This Country Will Change You
Listen to our first audio story, featuring Dean Mcbroom. He's lived on the river for almost his entire life, and he talks about the way the rough country around him changes people, including their ethics about taking care of the land.
Audio Production and Photography by Avery Hellman
If you watched our short film , you probably know by now that our mule Fern was stolen by a herd of wild stallions. They came as the sun was setting over our campsite, and while the mustangs could fight them off, Fern wasn't so lucky.
I went back home for a week after losing Fern, without completing the trip I had planned. I was short one mule, and I returned to the river to look for her. With binoculars and a backpack, Dan (the film producer) and I wandered the hills looking around, but we couldn't spot her among the many horses all around.
I returned home again, somewhat defeated, but determined to bring Fern to safety before the freezing winter returned.

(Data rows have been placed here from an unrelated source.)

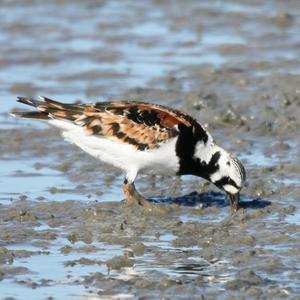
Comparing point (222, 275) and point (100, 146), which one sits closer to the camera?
point (222, 275)

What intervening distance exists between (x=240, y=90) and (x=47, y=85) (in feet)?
8.37

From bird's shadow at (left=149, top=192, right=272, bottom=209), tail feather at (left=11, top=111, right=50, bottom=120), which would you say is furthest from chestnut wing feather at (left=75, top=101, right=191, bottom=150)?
bird's shadow at (left=149, top=192, right=272, bottom=209)

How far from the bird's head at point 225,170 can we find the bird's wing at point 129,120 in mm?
360

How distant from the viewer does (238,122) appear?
13281 mm

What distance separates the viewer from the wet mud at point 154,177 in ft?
28.0

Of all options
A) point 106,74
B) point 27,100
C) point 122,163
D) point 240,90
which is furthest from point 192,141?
point 106,74

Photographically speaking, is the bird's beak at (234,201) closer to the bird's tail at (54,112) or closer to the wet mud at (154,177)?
the wet mud at (154,177)

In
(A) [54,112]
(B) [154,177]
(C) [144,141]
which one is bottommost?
(B) [154,177]

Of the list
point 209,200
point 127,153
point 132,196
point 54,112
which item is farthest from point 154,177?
point 54,112

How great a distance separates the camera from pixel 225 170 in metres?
10.6

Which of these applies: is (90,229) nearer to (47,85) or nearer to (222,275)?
(222,275)

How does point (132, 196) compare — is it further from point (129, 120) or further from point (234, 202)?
point (234, 202)

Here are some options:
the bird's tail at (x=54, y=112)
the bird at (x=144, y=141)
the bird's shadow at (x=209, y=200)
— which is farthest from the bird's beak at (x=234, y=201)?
the bird's tail at (x=54, y=112)

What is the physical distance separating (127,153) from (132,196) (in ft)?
1.37
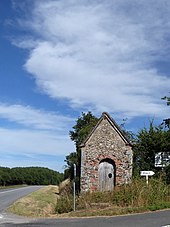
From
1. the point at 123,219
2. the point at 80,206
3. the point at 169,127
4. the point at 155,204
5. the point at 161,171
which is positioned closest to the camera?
the point at 123,219

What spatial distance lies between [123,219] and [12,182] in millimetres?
113656

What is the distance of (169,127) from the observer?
2553 cm

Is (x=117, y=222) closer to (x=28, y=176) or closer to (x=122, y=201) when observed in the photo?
(x=122, y=201)

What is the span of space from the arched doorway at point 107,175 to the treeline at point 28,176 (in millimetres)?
92665

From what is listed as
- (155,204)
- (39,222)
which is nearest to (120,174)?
(155,204)

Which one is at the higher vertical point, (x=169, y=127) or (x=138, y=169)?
(x=169, y=127)

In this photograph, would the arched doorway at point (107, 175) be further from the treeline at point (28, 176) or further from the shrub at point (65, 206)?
the treeline at point (28, 176)

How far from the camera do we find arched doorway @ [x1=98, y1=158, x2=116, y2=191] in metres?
24.4

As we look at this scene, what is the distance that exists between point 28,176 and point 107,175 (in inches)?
4716

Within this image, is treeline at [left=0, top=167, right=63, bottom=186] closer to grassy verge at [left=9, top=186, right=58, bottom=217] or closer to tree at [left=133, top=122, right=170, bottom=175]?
grassy verge at [left=9, top=186, right=58, bottom=217]

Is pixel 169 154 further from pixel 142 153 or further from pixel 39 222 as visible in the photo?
pixel 39 222

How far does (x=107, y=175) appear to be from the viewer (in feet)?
80.3

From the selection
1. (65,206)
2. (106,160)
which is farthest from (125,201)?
(106,160)

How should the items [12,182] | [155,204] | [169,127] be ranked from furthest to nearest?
[12,182], [169,127], [155,204]
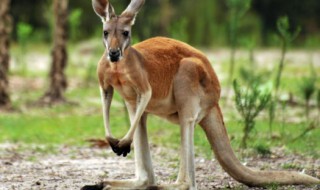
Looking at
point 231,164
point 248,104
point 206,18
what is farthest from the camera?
point 206,18

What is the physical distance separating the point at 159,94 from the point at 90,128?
521 cm

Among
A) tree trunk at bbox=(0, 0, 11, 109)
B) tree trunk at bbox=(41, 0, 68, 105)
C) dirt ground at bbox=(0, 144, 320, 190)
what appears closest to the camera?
dirt ground at bbox=(0, 144, 320, 190)

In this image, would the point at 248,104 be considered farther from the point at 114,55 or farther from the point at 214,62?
the point at 214,62

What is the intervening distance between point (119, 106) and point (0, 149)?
4284mm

Fortunately, my mom had the idea to bring flyers up to the river, and she posted them all around.
1 week before we had presented this short film, we got a call from a man who lived up on the river. He said he had grabbed Fern, but he had to let her go, because he had nowhere to bring her. We held out hope still that she would make it home before the winter.
3 days before we presented the short film, we got another call. It was from a man who worked at the electric company that produced power from the river dams. He said that he had been looking for her every day along the road to work. Finally, that day he had caught her, and put her in a round pen along the river.
We were overjoyed, and my mom and I drove 14 hours that day to bring her home. While she looked a bit worn, and she had parasites and a new scar on her foot, she was alright.
Fern currently lives happily at home in Petaluma, but she's a little bit harder to catch these days than she used to be.